Almost everyone agrees that the courts were slower at the US Open this year. The players thought so, the media concurred, and the tournament director confirmed that they had slightly changed the physical makeup of the surface in order to slow things down. Even clay-court wizard Dominic Thiem got within two points of the semi-finals, so clearly something changed.

I’m not going to argue with that. But when I set out to measure the change and get a sense of who might have benefited, I kept finding odd results. Almost nothing I tried revealed any clear-cut slowing of the surface, and by some metrics, the courts in Flushing played faster this year. Maybe it was just the heat and humidity–though the numbers don’t make that clear, either.

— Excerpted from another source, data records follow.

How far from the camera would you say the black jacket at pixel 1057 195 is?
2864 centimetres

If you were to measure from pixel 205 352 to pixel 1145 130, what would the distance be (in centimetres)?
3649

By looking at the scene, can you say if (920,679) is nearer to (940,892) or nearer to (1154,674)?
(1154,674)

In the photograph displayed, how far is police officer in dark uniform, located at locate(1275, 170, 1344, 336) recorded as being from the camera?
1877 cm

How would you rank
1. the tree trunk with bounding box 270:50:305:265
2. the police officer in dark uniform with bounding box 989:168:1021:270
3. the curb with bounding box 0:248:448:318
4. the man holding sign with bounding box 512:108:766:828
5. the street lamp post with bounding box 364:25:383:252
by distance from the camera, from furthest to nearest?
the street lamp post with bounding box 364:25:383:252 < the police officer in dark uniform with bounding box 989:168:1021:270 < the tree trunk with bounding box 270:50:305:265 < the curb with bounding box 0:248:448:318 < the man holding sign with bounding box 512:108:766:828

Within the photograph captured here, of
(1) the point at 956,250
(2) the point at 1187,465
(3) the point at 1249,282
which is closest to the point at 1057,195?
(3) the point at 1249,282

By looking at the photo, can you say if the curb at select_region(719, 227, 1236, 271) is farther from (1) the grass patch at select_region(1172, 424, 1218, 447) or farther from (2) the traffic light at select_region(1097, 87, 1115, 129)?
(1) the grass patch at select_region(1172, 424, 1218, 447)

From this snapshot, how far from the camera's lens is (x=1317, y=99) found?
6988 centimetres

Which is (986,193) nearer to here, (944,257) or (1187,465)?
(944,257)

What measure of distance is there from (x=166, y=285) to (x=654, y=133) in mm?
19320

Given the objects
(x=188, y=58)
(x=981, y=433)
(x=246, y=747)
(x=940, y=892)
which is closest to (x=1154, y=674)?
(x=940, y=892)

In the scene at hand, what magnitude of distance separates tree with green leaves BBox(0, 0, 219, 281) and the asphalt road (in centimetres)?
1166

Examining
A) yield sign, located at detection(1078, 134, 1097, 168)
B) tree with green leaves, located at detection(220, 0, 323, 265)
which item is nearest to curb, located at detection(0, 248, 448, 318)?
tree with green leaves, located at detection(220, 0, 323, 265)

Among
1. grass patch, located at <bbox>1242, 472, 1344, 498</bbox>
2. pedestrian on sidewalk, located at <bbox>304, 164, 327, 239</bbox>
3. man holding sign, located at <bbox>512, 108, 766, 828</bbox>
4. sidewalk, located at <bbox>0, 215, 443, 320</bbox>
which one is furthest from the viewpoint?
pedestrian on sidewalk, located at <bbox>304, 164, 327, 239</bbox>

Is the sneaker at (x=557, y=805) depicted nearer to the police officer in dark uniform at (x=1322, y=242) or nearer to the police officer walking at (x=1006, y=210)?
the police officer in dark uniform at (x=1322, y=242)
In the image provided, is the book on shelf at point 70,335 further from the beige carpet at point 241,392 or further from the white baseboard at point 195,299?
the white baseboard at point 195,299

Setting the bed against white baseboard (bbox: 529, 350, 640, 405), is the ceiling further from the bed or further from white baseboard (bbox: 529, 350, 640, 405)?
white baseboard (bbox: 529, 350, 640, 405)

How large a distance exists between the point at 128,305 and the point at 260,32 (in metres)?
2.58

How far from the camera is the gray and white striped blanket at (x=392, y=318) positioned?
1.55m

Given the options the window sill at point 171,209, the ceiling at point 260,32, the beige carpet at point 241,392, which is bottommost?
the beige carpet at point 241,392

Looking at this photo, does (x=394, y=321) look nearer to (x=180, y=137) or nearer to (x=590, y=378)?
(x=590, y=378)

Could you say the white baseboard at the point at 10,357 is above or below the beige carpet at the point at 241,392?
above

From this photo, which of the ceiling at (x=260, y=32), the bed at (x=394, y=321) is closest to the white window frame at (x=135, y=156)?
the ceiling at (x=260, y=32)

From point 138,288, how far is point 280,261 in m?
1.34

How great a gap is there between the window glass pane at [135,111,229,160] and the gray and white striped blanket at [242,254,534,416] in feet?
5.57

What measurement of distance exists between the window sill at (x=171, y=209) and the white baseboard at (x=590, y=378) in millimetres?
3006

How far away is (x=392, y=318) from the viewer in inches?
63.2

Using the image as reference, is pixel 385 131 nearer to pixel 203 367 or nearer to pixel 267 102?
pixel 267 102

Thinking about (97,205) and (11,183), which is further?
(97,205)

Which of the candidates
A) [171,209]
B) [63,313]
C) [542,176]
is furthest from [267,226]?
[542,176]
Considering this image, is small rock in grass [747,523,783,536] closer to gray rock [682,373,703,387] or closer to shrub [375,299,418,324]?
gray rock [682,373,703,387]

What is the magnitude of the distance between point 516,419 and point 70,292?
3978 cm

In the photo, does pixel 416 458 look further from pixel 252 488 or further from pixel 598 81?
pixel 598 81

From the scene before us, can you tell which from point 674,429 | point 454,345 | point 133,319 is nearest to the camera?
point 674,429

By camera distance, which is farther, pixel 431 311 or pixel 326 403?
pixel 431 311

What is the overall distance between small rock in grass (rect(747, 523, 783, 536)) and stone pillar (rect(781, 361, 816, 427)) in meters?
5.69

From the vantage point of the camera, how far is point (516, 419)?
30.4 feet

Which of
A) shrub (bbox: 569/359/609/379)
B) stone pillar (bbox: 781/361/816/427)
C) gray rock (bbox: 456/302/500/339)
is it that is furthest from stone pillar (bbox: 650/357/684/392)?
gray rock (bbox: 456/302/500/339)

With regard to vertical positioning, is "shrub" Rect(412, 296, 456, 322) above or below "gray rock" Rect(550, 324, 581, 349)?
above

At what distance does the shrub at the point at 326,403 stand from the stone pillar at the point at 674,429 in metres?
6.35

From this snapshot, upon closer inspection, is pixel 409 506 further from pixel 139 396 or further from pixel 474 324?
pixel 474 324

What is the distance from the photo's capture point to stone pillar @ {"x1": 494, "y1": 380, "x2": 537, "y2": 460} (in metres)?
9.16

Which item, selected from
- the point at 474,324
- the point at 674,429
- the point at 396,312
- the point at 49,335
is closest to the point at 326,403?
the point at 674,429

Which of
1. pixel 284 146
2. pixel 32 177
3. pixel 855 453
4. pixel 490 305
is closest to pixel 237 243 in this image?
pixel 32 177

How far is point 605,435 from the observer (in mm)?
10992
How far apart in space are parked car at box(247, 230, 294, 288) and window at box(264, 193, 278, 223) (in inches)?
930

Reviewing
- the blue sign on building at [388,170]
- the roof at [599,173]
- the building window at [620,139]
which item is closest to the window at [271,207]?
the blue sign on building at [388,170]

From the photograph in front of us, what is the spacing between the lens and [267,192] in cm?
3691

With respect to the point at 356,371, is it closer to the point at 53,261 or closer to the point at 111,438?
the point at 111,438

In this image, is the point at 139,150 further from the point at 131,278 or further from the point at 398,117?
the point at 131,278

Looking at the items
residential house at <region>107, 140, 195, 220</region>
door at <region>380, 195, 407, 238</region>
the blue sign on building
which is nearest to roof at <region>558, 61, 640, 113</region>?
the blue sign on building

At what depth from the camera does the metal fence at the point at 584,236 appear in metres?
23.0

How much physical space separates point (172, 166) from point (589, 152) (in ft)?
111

My usual starting point is my own surface-speed stat, which compares the ace rate at each tournament while controlling for the mix of servers and returners. While the dearth of advanced stats means it is limited to some basic inputs, it usually matches up quite well with our intution and doesn’t differ too much from Court Pace Index (CPI), an infrequently-available metric based on direct physical measurements. Using my algorithm, the US Open surface was 5% faster than the average surface at an ATP event in the last 52 weeks, compared to last year, when it was 4% slower. Compared to courts at the average WTA tournament, New York was 5% slower this year, versus 19% slower in 2017. The slowest tour-level surfaces (for either gender) have about 50% fewer aces than average, and the fastest have about 50% more.

2017 wasn’t just a blip, either in real-life on in my metric. It was similar to 2016, which also rated as considerably slower than this year’s surfaces. We’re left with a discrepancy that may stem from using an algorithm that relies too much on aces: Perhaps players were overwhelmed by the heat and tried more than usual to keep rallies short, or they simply didn’t bother trying to put their racket on first serves as often.

The evidence is clearer that players were more aggressive this year than in 2017. The average rally length, excluding double faults, on courts covered by Slamtracker (179 of the 254 main draw singles matches) fell from 4.28 shots last year to 4.17 this year, a drop of 2.6%. That could be affected by the changing mix of players in the draw (as well as those selected to play on higher-profile courts) so I isolated the 27 players with at least two matches worth of data from both 2017 and 2018. Those 27 saw their rally length drop a tiny bit more, about 3% from last year to this year.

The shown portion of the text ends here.